人類
玄関の前をホウキで掃除をしていると、お隣りさんが通り掛かった。ちょうど出勤時間らしく、時計を見ながら歩いている。こちらに気付いたらしく、軽く会釈をして挨拶をした。
「おはようございます。」
「どうもぉ〜、おはようございますぅ」
「朝から掃除なんて精がでますね。」
「いやぁ、うちは主人が朝早いので、子供が学校に行くと暇になってしまうので、掃除くらいしかやる事がないんですよぉ〜」
「それでも毎朝掃除していらっしゃるから蟻田さんの家の前はいつも綺麗だ。うちの家内にも見習ってもらいたいくらいですよ。」
「嫌だわぁ、蝉村さんちの奥さんも頻繁に掃除してますわよぅ〜。」
それを聞くと蝉村はそうなんですか?というような表情を作り、改めて自分の家の前を見渡したが、蟻田の家の前と見比べるとどうにも掃除をしている感じがないので、うーん、と低い声を出して首を捻った。
「そうなのかなぁ?」
「そうよぅ。今は確かに落ち葉が少しおちているけれど、ほら、この時期よく出てくる…」
そこまで聞くと、蝉村はあ〜そういえば、といった感じで目をパチパチしてみせた。
「そういえば家の周りではあまり見かけませんねぇ。この時期になると木の上や土の中から人間が沸いて来ては車に惹かれたり通行人に踏み潰されたりして散らかっているのに。」
蟻田はでしょ〜、と言いたそうな顔で続けた。
「蝉村さんちの奥さん、結構頑張ってるんですよ〜。人間て潰れて放置しておくと臭いがキツイじゃない?だからいつも潰れた人間をかき集めてすぐに燃やしてるんですから。結構体力使うんですよ〜、人間を処理するの。」
「そうなんですか、知らなかったです。」
「そうよぅ、子供が面白がって捕まえてきた人間同士を闘わせてバラバラになった人間だって片付けたり子供に消毒させたりしてくださってるんだから。うちの子供もよく蝉村さんちの奥さんに消毒して頂いてますし。」
「全然知りませんでした。いやぁ、お恥ずかしい。」
「んもう、男は皆鈍いんだから。『主人は人間の死骸とか臭いが嫌いなんで』って言ってそりゃもう一生懸命…、蝉村さん、たまには奥さんにプレゼントでもあげたらどうです?きっと喜びますよ〜。
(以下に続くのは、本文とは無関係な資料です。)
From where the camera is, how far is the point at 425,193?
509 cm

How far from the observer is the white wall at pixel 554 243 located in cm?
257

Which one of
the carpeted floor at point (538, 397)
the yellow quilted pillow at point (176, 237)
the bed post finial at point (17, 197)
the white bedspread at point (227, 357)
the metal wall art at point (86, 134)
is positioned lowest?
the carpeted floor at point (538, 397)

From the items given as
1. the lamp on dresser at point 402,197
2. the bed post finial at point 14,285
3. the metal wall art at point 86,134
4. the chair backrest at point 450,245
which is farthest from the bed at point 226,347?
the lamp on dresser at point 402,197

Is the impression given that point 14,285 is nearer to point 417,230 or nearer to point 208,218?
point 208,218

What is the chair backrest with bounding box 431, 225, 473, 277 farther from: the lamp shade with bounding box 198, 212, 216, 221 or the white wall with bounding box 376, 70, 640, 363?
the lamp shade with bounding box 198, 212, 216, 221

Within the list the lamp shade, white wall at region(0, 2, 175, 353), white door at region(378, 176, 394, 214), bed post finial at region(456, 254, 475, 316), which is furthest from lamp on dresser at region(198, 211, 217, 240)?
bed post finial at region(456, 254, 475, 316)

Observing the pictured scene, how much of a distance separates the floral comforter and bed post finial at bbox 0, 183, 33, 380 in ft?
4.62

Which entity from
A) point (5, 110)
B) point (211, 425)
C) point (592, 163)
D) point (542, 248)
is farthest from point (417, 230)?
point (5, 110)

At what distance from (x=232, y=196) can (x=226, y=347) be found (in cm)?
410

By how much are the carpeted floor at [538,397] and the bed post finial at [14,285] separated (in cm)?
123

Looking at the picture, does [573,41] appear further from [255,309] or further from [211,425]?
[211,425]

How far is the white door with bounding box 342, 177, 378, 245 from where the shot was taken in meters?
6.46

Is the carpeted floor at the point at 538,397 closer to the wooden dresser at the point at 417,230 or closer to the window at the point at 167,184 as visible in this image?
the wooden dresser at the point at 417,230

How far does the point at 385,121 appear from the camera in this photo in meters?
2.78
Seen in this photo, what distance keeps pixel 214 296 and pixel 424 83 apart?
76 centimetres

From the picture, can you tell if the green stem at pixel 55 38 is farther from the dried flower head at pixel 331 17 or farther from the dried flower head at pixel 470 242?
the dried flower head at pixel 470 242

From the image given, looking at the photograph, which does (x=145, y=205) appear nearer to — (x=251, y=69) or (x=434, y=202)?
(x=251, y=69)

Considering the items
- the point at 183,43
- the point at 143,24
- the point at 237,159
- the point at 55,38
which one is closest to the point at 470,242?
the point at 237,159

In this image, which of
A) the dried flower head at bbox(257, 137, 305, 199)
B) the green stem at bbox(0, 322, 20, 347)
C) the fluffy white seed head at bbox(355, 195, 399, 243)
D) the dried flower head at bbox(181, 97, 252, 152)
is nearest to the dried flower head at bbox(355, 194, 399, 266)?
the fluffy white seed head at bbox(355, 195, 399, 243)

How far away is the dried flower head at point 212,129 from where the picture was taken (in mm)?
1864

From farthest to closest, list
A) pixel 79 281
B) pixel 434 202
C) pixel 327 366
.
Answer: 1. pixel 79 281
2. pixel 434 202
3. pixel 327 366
」
「そうですねぇ、少し考えてみます。」
「それがいいわ、うんうん、うちの主人にも何かおねだりしちゃおうかしら。」
ははは、と蝉村が笑い、時間を確認して、
「では私はこれで…」
「あらやだ、すいませんねぇ、つい話し込んでしまって。」
イエイエ、とがぶりを振り、
「それでは。」と言って駅に向かった。
「頑張ってくださいねぇ」と後ろから声がしたので、振り返り軽く頭を下げて前に向き直った。
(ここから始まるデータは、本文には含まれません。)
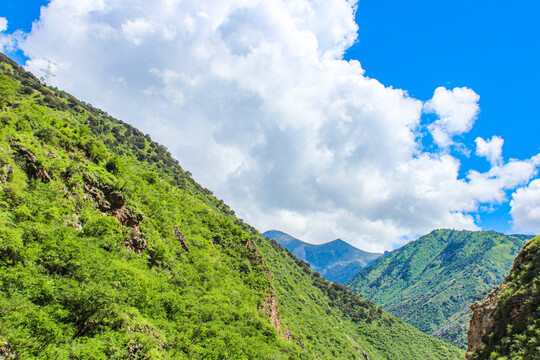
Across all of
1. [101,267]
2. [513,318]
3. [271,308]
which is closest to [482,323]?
[513,318]

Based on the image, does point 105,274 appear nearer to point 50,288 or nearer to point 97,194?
point 50,288

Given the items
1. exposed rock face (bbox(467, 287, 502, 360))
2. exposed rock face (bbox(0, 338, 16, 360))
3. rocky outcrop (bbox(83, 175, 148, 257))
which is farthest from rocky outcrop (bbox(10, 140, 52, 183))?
exposed rock face (bbox(467, 287, 502, 360))

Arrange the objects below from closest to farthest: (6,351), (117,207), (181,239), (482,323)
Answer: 1. (6,351)
2. (117,207)
3. (181,239)
4. (482,323)

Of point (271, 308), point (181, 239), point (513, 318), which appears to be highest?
point (513, 318)

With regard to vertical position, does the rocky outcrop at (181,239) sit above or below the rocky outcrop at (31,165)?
below

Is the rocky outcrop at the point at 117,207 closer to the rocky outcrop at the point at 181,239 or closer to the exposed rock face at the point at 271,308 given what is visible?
the rocky outcrop at the point at 181,239

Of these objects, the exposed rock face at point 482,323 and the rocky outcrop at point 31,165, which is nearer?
the rocky outcrop at point 31,165

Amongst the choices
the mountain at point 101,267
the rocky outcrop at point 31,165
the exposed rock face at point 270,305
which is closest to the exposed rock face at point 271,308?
the exposed rock face at point 270,305

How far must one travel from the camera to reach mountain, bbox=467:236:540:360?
31.5 metres

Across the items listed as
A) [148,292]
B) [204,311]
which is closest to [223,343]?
[204,311]

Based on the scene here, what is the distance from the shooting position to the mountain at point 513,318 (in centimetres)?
3147

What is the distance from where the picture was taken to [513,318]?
35750 mm

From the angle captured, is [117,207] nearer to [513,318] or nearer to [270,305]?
[270,305]

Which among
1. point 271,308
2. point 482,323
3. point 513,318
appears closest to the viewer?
point 513,318
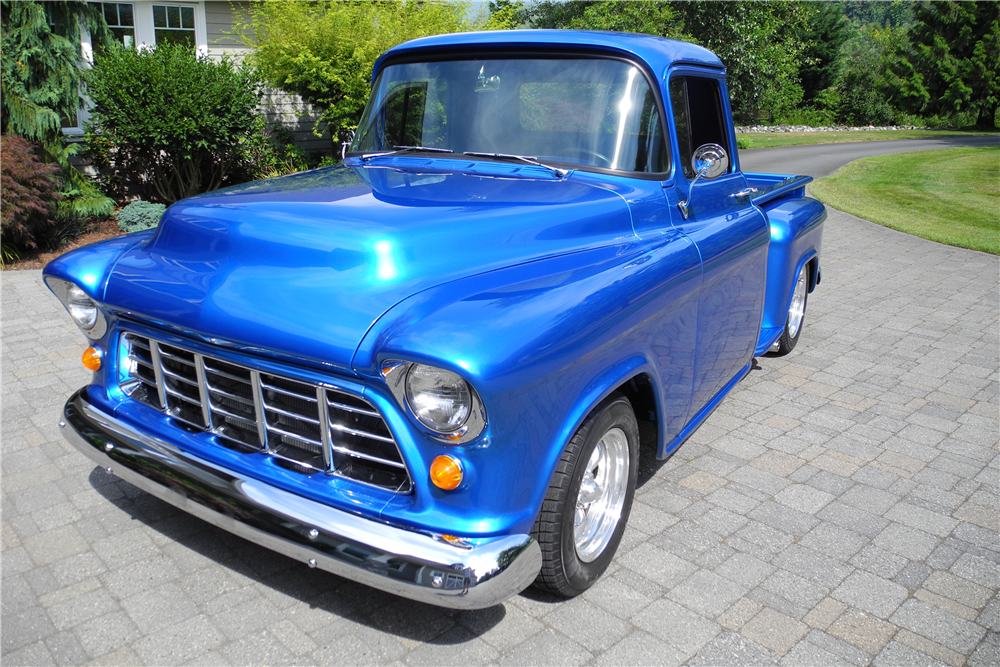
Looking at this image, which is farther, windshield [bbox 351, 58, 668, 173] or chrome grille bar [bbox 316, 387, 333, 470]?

いつも通勤の時は一日の仕事の事しか頭にないのだが、今日は妻の事しか頭になかった。
あいつ、がんばってくれてるんだなぁ、そんな事を思いながら、さっきの蟻田の言葉が頭をよぎった。
プレゼントか…なんて言って渡そうかな…。
そんな事を考えながら、潰れた人間の脇を通り抜けて今日もまた朝のラッシュに紛れていった。